Mobile ground robots require perceiving and understanding their surrounding support surface to move around autonomously and safely. The support surface is commonly estimated based on exteroceptive depth measurements, e.g., from LiDARs. However, the measured depth fails to align with the true support surface in the presence of high grass or other penetrable vegetation. In this work, we present the Semantic Pointcloud Filter (SPF), a Convolutional Neural Network (CNN) that learns to adjust LiDAR measurements to align with the underlying support surface.

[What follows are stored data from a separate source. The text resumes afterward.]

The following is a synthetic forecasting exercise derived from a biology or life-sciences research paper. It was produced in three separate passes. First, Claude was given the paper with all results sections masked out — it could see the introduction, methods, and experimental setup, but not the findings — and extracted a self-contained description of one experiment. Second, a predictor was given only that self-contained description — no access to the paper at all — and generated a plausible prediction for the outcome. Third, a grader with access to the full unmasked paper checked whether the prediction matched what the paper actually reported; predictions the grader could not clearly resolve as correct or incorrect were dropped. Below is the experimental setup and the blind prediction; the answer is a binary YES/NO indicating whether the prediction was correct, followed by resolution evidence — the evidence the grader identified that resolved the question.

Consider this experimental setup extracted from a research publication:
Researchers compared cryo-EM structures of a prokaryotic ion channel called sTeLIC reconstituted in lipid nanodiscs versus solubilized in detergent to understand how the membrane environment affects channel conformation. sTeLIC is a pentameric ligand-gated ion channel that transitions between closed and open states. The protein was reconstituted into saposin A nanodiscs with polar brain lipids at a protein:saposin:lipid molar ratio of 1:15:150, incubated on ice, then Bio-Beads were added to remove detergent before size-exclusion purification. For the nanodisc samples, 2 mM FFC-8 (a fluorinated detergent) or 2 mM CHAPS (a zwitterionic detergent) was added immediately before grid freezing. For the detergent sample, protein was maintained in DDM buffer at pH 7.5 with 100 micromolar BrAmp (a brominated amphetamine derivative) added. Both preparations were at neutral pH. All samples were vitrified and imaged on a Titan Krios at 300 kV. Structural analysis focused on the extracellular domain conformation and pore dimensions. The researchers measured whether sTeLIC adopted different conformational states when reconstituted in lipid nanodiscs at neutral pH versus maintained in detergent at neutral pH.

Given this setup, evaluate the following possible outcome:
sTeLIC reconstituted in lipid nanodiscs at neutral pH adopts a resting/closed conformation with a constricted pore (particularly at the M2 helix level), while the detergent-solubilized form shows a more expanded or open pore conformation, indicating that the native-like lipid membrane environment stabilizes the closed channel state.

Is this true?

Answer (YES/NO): NO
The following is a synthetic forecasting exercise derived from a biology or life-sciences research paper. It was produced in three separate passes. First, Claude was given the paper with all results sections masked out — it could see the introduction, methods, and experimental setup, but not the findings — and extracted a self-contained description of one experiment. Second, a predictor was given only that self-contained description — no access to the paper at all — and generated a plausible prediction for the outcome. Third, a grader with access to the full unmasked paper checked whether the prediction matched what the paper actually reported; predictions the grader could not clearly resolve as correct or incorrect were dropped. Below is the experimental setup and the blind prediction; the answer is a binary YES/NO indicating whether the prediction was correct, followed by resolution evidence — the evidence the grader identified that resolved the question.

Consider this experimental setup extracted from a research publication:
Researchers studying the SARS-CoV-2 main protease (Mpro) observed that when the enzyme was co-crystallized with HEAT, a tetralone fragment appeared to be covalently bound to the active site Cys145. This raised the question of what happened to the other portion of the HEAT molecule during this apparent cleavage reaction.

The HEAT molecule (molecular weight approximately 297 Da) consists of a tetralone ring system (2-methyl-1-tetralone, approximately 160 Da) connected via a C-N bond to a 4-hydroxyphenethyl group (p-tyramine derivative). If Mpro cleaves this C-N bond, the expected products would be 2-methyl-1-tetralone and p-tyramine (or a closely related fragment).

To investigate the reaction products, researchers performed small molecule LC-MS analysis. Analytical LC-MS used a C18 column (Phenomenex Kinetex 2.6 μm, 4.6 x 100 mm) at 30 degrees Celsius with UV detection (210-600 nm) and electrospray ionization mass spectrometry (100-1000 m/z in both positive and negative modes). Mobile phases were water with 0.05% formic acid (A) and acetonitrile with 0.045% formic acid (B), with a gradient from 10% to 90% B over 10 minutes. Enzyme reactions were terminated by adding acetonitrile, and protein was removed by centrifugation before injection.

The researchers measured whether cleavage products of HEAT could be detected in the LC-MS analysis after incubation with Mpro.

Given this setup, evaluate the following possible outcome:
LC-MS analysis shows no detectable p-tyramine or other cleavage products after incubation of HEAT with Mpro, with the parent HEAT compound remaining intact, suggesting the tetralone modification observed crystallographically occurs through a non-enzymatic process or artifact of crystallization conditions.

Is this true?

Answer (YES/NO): NO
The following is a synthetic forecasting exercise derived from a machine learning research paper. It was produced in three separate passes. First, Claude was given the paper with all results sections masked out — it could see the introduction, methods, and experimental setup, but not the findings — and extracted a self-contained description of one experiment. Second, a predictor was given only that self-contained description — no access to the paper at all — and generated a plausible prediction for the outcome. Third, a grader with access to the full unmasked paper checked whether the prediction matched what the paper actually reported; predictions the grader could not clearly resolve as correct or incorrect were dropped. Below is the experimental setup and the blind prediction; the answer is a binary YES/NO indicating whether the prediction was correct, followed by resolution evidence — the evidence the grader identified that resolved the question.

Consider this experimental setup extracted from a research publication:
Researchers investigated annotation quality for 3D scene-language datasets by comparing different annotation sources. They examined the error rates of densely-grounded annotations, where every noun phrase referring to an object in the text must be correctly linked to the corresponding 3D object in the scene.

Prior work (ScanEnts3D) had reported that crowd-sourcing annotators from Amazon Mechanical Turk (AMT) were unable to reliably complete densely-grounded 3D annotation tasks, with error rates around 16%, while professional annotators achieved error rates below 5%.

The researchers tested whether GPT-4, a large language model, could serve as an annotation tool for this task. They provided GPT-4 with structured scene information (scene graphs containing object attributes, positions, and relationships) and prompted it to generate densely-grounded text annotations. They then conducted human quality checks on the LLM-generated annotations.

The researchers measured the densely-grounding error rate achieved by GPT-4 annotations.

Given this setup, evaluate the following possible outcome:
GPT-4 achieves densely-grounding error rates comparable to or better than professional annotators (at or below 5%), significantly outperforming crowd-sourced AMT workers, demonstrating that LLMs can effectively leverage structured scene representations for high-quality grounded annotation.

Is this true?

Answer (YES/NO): NO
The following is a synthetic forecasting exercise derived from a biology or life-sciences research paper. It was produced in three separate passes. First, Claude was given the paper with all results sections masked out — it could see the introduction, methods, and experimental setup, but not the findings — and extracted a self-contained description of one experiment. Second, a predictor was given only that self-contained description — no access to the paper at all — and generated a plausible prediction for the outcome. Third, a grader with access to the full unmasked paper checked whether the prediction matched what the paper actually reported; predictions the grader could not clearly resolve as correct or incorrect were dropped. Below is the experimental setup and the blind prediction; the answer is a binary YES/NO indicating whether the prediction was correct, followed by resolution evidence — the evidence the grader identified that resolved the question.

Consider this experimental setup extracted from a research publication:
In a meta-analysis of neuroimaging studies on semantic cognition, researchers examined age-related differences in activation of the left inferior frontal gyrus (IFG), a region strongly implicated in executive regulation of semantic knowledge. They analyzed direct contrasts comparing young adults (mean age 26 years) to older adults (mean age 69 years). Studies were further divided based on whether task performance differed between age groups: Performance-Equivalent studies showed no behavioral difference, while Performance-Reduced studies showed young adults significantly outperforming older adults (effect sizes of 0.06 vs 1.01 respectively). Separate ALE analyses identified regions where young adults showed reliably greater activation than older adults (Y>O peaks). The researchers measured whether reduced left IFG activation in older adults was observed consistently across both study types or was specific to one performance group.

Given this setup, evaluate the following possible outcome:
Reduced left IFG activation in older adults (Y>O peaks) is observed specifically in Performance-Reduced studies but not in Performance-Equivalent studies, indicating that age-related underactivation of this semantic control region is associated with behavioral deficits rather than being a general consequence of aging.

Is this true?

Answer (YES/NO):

The SPF is trained in a semi-self-supervised manner and takes as an input a LiDAR pointcloud and RGB image. The network predicts a binary segmentation mask that identifies the specific points requiring adjustment, along with estimating their corresponding depth values. To train the segmentation task, 300 distinct images are manually labeled into rigid and non-rigid terrain. The depth estimation task is trained in a self-supervised manner by utilizing the future footholds of the robot to estimate the support surface based on a Gaussian process. Our method can correctly adjust the support surface prior to interacting with the terrain and is extensively tested on the quadruped robot ANYmal. We show the qualitative benefits of SPF in natural environments for elevation mapping and traversability estimation compared to using raw sensor measurements and existing smoothing methods. Quantitative analysis is performed in various natural environments, and an improvement by 48% RMSE is achieved within a meadow terrain.